BagusNews.com –
Kementerian Perindustrian memperkirakan bahwa kebutuhan nikel sulfat sebagai bahan baku pembuatan baterai litium akan meningkat seiring dengan adopsi kendaraan elektrik atau electric vehicle (EV) di Indonesia. Direktur Jenderal Industri Logam, Mesin, Alat Transportasi, dan Elektronika (ILMATE) Kemenperin, Taufiek Bawazier, menyatakan bahwa kebutuhan nikel sulfat diperkirakan mencapai 59.506 ton pada tahun 2035. Angka ini merujuk pada peta jalan pengembangan kendaraan listrik yang disusun oleh otoritas terkait.
Menurut Taufiek, nikel sulfat sebanyak 25.133 ton diperlukan untuk kendaraan listrik pada tahun 2025 (20% dari total kebutuhan), 37.699 ton pada tahun 2030, dan sekitar 59.506 ton pada tahun 2035. Namun, kapasitas produksi nasional saat ini sudah mampu memenuhi kebutuhan tersebut.
Nikel sulfat atau NiSO4 digunakan sebagai bahan prekursor katoda baterai litium. Bahan ini diperoleh dari pengolahan bijih nikel dengan kadar rendah antara 1,1% hingga 1,5% atau limonit.
Lebih lanjut, Taufiek menjelaskan bahwa perhitungan tersebut didasarkan pada aturan praktis daya baterai yang dibutuhkan untuk kendaraan listrik. Sepeda motor listrik membutuhkan setidaknya 1,44 KWh, sedangkan mobil listrik membutuhkan sekitar 60 KWh. Untuk setiap KWh, diperlukan sekitar 0,7 kg nikel sulfat, 0,096 kg mangan, dan 0,096 kg kobalt.
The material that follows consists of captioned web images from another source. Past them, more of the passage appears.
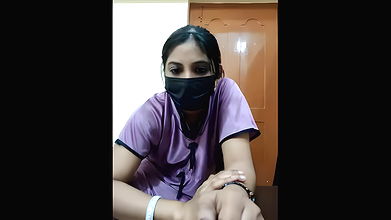 Stripchat-Public.Show-f-Indian_Seeman-2024.08.07.192033
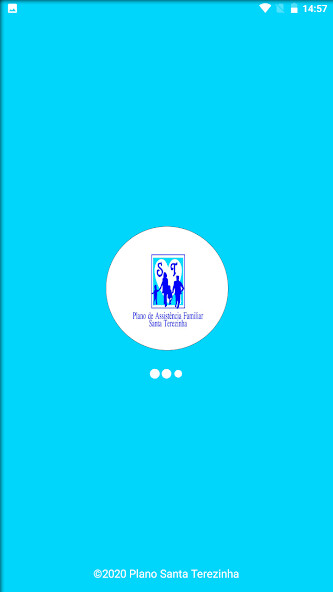 Run android online APK Plano Santa Terezinha from MyAndroid or emulate Plano Santa Terezinha using MyAndroid Run android online APK Plano Santa Terezinha from MyAndroid or emulate Plano Santa Terezinha using MyAndroid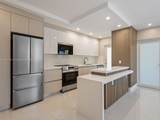 2430 135th St - Photo 3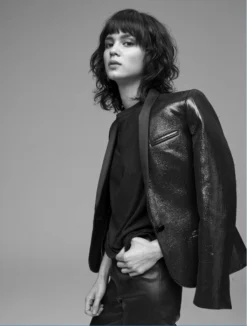 L'Oreal L'Oréal Tecni.art Full Volume Extra 250ml 6 L'Oreal L'Oréal Tecni.art Full Volume Extra 250ml -Goldwell Verkoop lo02615 1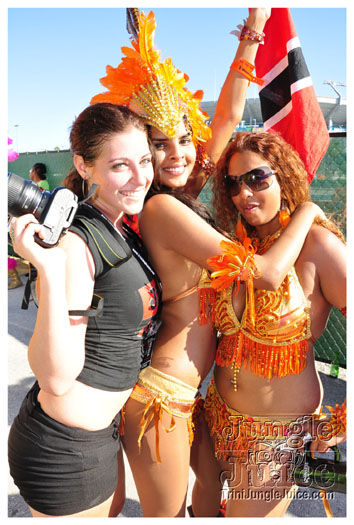 miami_cval_parade_2010_pt1-183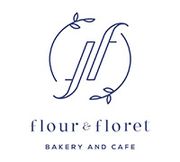 Flour and Floret Bakery and Cafe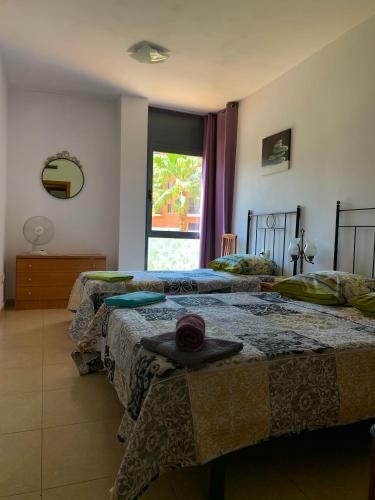 Apartment Santa Cristina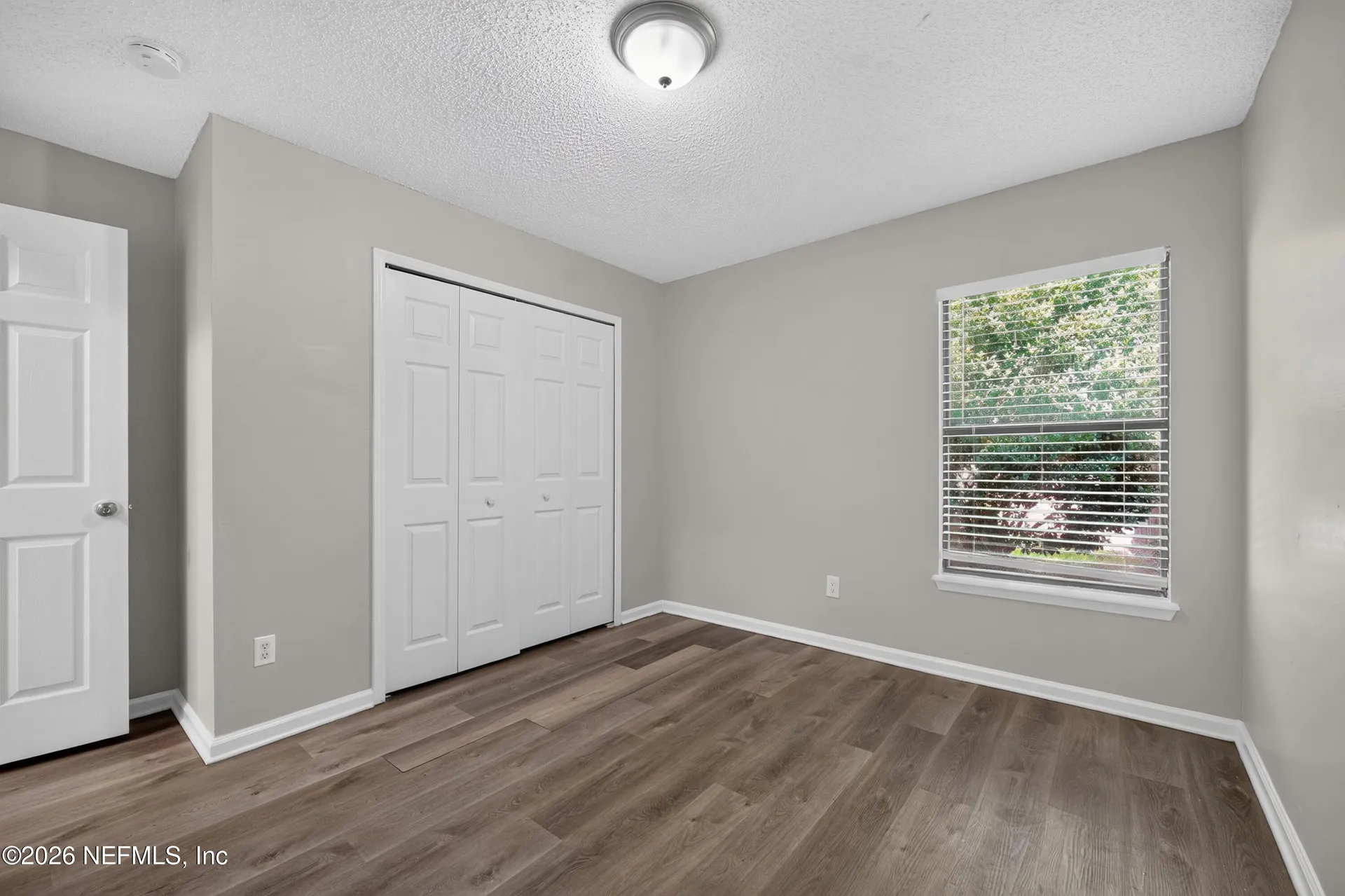 398 Willow Green Drive Orange Park FL 32073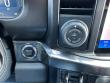 2026 Ford F-250SD Lariat Truck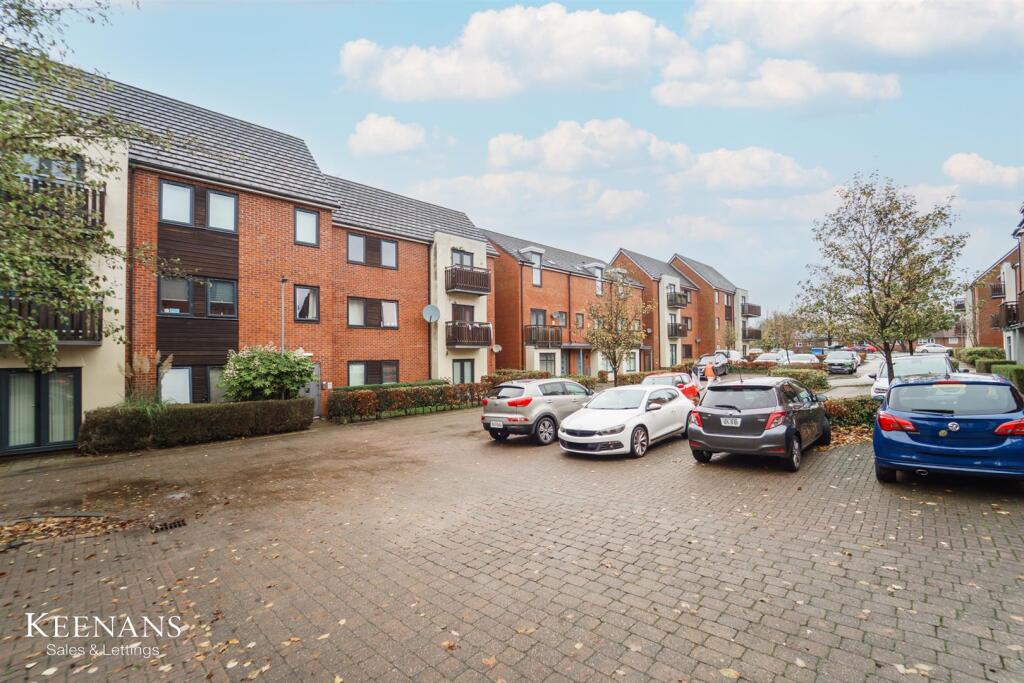 Main image of property: Mere Drive, Swinton, Manchester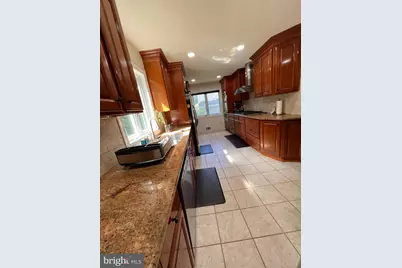 154 Oak Creek Road, East Windsor Township, NJ 08520 - Photo 7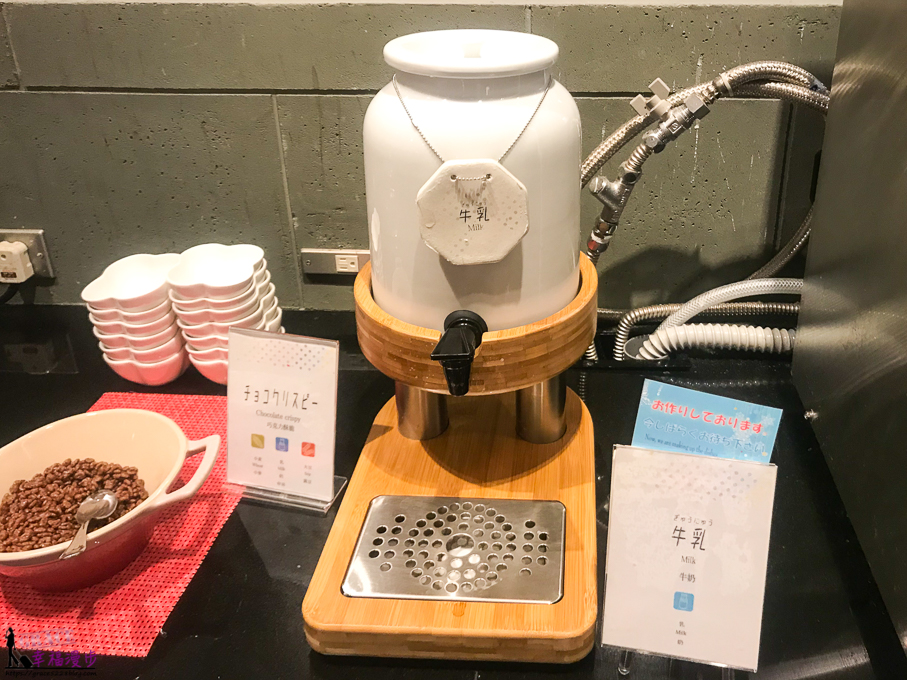鷲羽山高地飯店,瀨戶內海,瀨戶內海飯店,岡山飯店推薦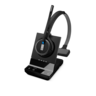 Thumbnail image of EPOS | SENNHEISER IMPACT SDW5034 Headset
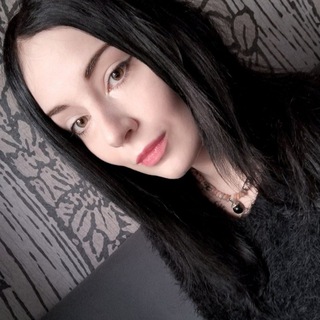 Hanna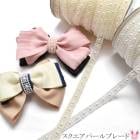 ���������ѡ���֥졼�ɡ�10mm����1�����åȡ�(2m�ʾ�)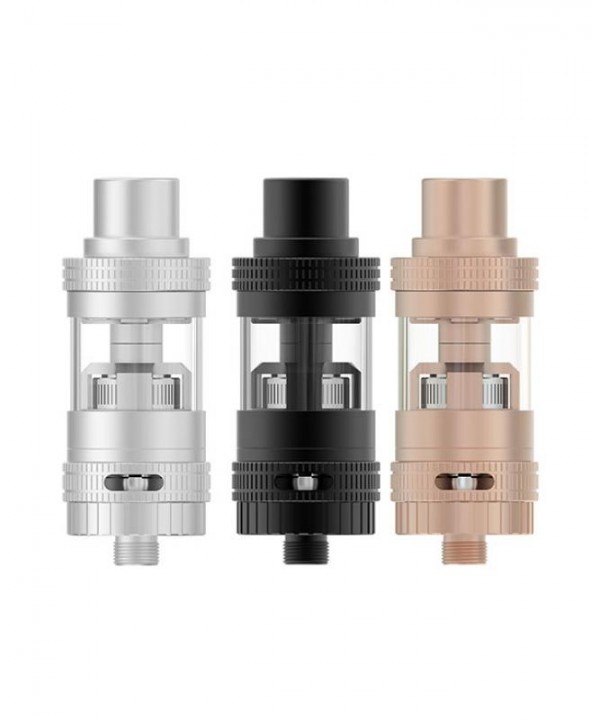 Uwell Crown Mini Sub Ohm Tank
Taufiek juga menekankan bahwa sekitar 93% bahan baku yang dibutuhkan tersedia di Indonesia, dengan hanya 7% litium yang perlu diimpor. Oleh karena itu, perlu mengembangkan kemampuan dalam negeri untuk memproduksi bahan baku tersebut.
Metode yang umum digunakan untuk memproduksi baterai litium dari nikel adalah hidrometalurgi atau high-pressure acid leach (HPAL). Saat ini, hanya empat fasilitas pemurnian atau smelter yang menggunakan metode ini.
Taufiek berpendapat bahwa perlu meningkatkan investasi dalam smelter nikel berbasis hidrometalurgi. Hal ini bertujuan untuk memenuhi kebutuhan dalam negeri, mengurangi impor, serta meningkatkan ekspor yang akan menghasilkan devisa. Indonesia memiliki potensi besar sebagai produsen nikel di dunia, dan perlu mengubah situasi agar investasi lebih banyak masuk ke hilir.